Task goal: Beneath this line are entries. Copy the range from the line with "1900 Original lithograph" to the line with "Art Prints For", ends included, exactly; leave pictures out.

Data to process:
——————

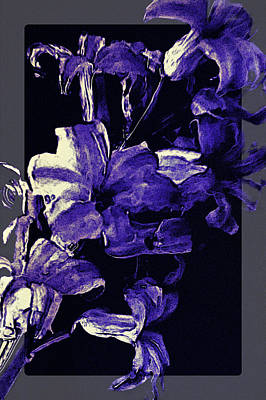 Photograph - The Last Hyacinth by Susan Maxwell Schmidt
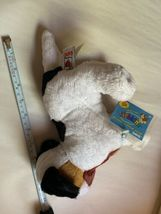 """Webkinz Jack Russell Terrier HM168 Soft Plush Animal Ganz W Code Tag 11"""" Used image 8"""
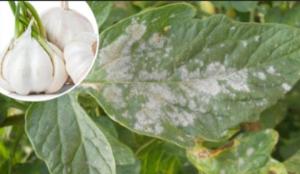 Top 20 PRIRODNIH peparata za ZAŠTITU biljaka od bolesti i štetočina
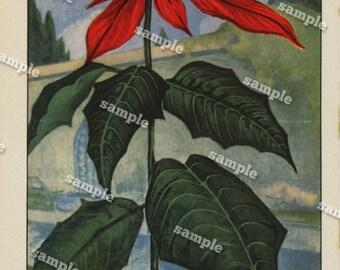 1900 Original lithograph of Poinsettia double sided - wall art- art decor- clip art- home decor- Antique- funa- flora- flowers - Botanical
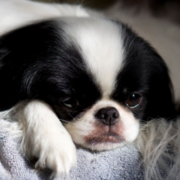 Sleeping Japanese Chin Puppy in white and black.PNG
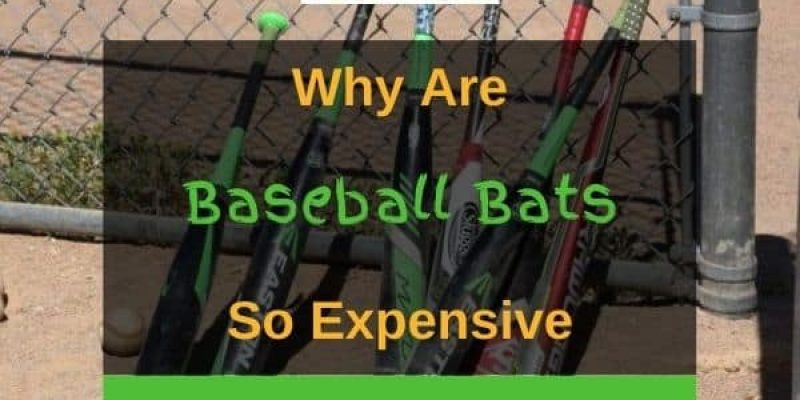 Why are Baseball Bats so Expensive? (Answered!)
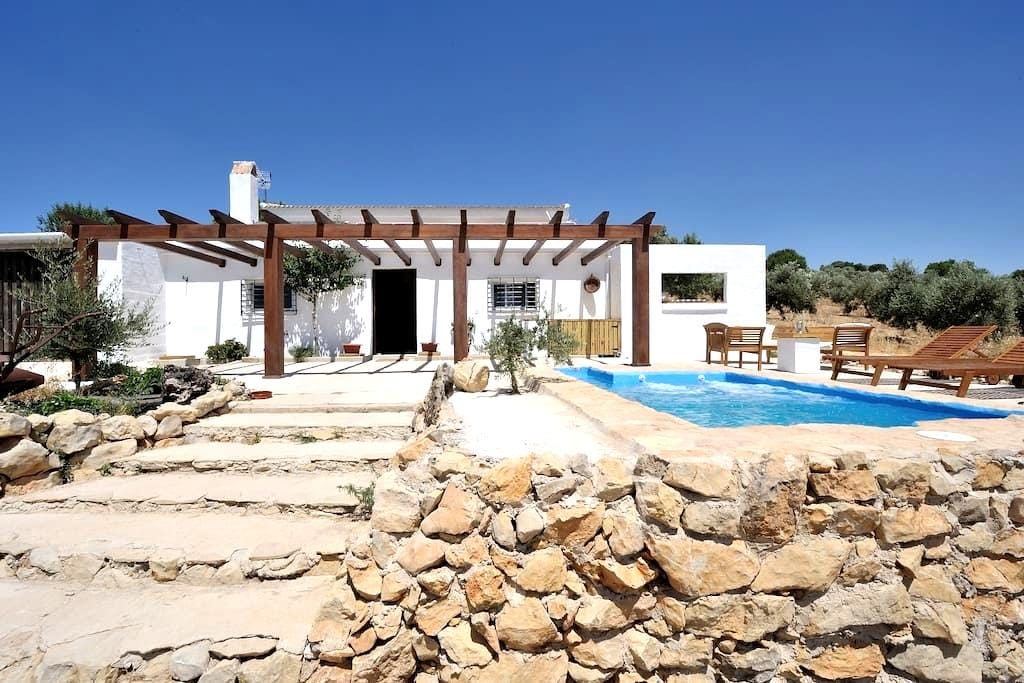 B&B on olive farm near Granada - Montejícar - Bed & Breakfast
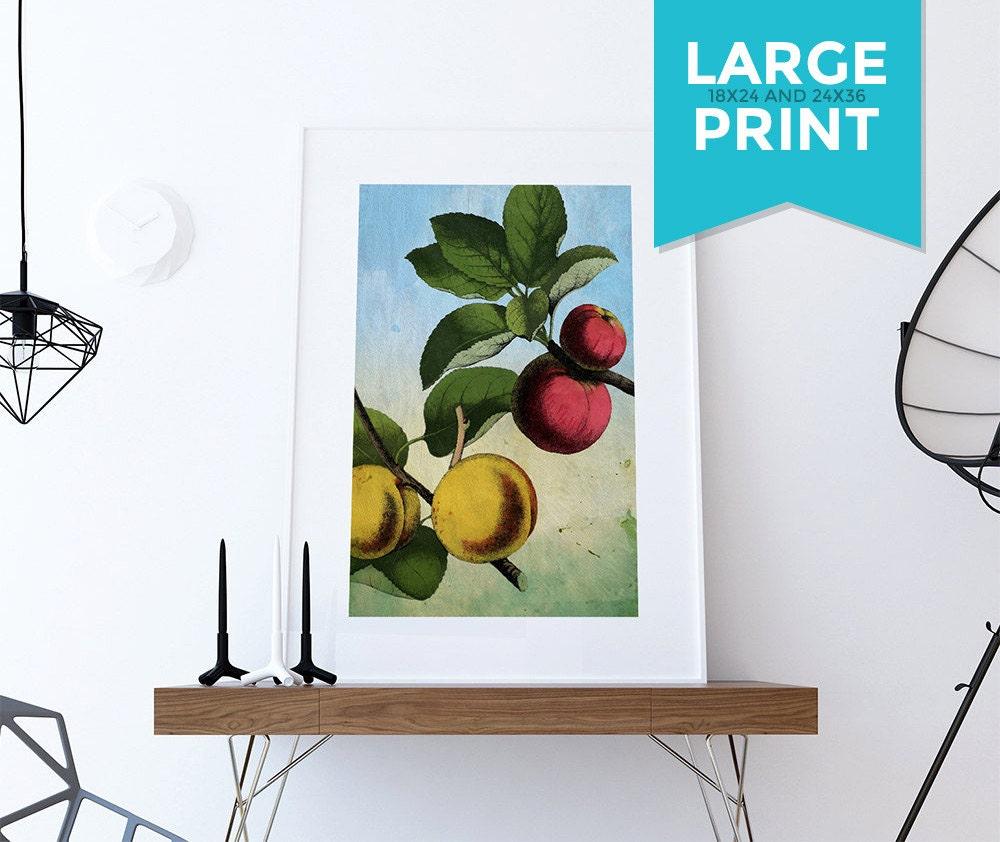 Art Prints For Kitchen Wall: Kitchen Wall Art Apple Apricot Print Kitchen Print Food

——————

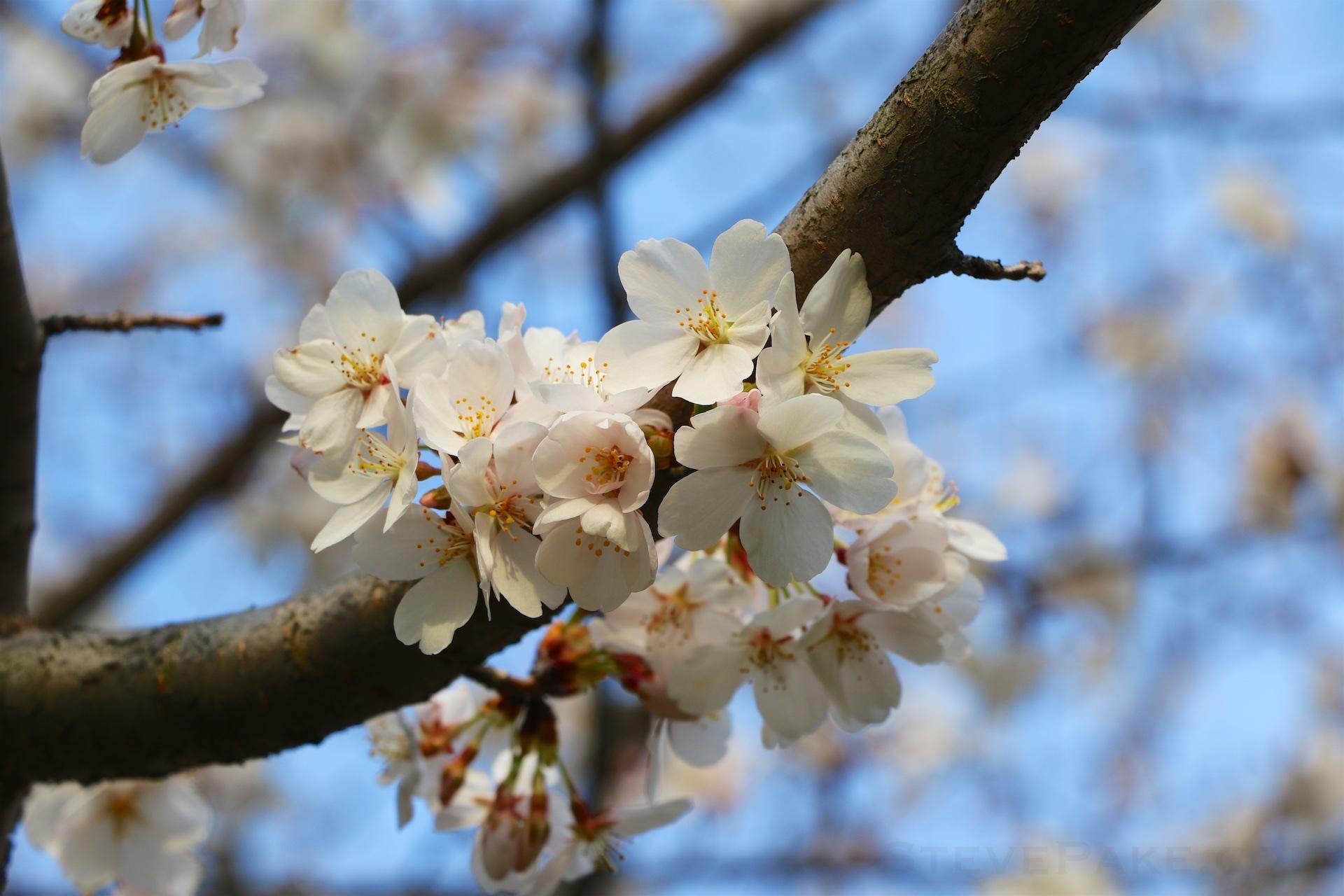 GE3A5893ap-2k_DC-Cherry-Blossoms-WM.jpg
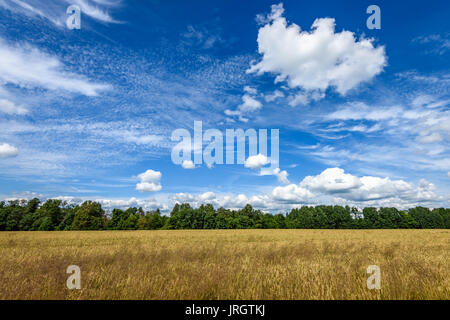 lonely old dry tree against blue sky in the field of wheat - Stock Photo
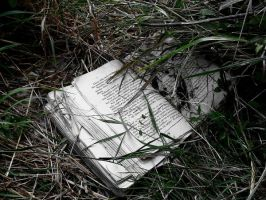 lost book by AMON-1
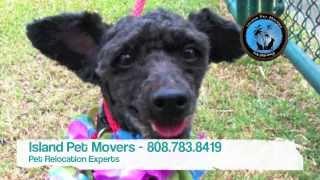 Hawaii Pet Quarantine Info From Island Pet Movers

——————

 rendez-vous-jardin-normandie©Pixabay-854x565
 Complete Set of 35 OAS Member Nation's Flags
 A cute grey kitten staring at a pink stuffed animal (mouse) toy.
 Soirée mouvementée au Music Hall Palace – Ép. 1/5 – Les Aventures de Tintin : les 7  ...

——————

Response to the task:
 1900 Original lithograph of Poinsettia double sided - wall art- art decor- clip art- home decor- Antique- funa- flora- flowers - Botanical
 Sleeping Japanese Chin Puppy in white and black.PNG
 Why are Baseball Bats so Expensive? (Answered!)
 B&B on olive farm near Granada - Montejícar - Bed & Breakfast
 Art Prints For Kitchen Wall: Kitchen Wall Art Apple Apricot Print Kitchen Print Food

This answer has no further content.